- _DOCUMENT EXCERPT_:
= = =

Tax Havens Still Serve an Important Purpose
Since the advent of the Financial Action Task Force (FATF) earlier this decade, the world’s tax havens have been under fierce attack. Last month, like domino’s falling in secession, Switzerland, Luxembourg, Austria and other leading tax havens all relented to OECD pressure to co-operate on tax-related issues.
The G20 are in the midst of deflecting the true severity of the global banking crisis away from their domestic markets and onto offshore tax havens. The Americans and Germans have been especially hard on these tax centers since March when, in reality, they should be focusing exclusively on their own domestic financial services infrastructures – largely dysfunctional and heavily fractured.
Yet the irony or absurdity of this whole process is mindboggling. The Chinese at the G20 summit earlier this month received some sort of reprieve from the attack on tax havens with Hong Kong somehow spared.
It’s estimated that one-third of the world’s offshore deposits are held in Switzerland – by far the best managed and most transparent tax haven, at least in my opinion.
In their quest to pry open undeclared accounts, the OECD has also unfairly damaged the financial services industries of these countries – many whom rely almost exclusively on private banking and asset management to survive. That’s the case for smaller havens that have little or no manufacturing base and little else apart from private banking. Those havens are now literally threatened out of existence.
With the trend in bank secrecy now gradually coming to an end, investors wonder whether it makes any sense at all to continue having their money parked in countries like Switzerland, Austria or Luxembourg. Singapore, which has benefited enormously from a flight-to-safety away from Switzerland since 2005, is also co-operating with the OECD.
All things being equal, what’s the point of parking money in these countries if bank secrecy is ending? Does it pay to still have money invested offshore?
Tax evasion is a crime. It’s impossible to estimate exactly how much of offshore tax haven money is actually non-declared; for other investors, however, offshore havens serve an important asset protection and privacy purpose – even if the assets are fully declared to their home tax authorities. These investors park some money offshore because they’re legitimately concerned about domestic politics, the banking system, foreign-exchange controls, lawsuits or a combination of all four factors in an increasingly unstable macroeconomic environment since late 2007.
Still, some benefits still exist offshore, including offshore variable and fixed annuities that can be managed in dollars, euro or Swiss francs. Some are even available in gold. Many governments in the OECD are now offering a tax amnesty whereby undeclared accounts in tax havens can be revealed in exchange for a tax penalty and, perhaps, even escaping criminal prosecution. Some countries, like Italy, for example, already have a tax amnesty.
One of my favorite countries in the world is Switzerland. I’ve grown very fond of the Swiss, their culture and hard work. Some of my closest friends are Swiss. It’s a beautiful country that has rightly earned its place as a reliable and trustworthy private banking center – probably the best.
Despite the spectacular fallout from the UBS fiasco and its string of embarrassing losses, the majority of Swiss private banks have actually weathered the financial storm quite well and are still earning net profits, though certainly less than before. The press, however, doesn’t convey this important message.
And despite all the nonsense lately attacking this great Alpine country and others in the offshore industry, I still recommend parking some of your money in these countries. That’s because we’re at the “beginning of the end” when it comes to privacy and financial freedom since 9/11. That trend is now accelerating since the subprime crisis triggered the greatest credit collapse in more than 75 years in mid-2007 with terrifying consequences.

= = =

- _EXTRACTED MATERIAL_:
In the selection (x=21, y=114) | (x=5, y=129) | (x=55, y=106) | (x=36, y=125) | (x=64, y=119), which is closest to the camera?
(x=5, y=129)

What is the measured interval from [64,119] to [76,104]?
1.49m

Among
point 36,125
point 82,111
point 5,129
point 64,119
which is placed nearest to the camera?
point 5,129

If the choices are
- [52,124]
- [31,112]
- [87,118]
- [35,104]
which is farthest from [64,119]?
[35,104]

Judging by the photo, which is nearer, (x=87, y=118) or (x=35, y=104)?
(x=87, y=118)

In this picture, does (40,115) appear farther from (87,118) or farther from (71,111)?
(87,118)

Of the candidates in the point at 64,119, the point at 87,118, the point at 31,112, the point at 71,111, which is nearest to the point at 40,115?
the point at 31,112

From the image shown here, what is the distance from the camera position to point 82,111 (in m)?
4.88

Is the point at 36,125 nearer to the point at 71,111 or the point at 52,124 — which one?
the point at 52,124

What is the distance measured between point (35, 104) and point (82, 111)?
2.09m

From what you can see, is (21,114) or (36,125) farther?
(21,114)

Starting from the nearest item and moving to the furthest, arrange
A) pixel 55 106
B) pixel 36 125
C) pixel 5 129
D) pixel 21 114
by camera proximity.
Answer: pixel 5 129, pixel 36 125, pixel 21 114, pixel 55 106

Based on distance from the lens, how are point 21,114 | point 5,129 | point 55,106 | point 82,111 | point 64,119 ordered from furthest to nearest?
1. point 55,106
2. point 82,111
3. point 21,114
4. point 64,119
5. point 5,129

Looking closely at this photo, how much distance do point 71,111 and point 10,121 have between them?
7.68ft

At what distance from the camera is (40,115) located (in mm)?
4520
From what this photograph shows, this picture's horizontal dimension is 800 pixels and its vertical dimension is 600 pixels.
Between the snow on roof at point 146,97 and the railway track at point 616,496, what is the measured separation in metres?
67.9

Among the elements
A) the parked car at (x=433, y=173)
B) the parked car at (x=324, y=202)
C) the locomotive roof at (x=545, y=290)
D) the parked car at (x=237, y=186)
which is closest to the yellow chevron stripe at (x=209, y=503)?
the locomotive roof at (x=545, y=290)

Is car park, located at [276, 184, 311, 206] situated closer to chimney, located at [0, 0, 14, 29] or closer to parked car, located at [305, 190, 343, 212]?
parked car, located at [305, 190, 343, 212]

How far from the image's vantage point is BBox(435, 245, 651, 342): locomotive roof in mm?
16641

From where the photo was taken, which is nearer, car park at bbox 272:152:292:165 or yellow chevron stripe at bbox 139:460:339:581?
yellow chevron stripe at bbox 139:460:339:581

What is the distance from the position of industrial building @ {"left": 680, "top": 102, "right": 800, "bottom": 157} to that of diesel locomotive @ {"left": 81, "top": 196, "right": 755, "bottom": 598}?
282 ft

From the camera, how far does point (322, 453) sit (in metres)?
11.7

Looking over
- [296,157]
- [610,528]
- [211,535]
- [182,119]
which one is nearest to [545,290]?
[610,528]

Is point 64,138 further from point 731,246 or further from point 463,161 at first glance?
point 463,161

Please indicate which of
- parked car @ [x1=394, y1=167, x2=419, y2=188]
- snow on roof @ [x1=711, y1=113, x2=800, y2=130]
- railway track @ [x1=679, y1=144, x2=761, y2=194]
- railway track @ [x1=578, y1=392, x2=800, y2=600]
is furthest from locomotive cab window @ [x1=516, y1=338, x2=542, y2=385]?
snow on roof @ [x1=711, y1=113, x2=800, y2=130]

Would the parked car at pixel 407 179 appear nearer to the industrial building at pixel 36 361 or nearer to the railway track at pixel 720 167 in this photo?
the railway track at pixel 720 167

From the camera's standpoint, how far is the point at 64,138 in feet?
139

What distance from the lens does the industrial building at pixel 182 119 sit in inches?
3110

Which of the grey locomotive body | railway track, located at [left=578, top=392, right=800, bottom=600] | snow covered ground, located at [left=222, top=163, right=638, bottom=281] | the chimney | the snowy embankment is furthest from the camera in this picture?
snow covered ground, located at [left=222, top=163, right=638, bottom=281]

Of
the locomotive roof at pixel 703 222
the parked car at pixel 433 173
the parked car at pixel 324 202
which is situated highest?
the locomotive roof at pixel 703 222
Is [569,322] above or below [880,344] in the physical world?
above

= = =

From the article on tax havens, list every concern it gives as a reason investors legitimately park some money offshore.

- _ANSWER FOR THIS EXERCISE_:
- Domestic politics
- The banking system
- Foreign-exchange controls
- Lawsuits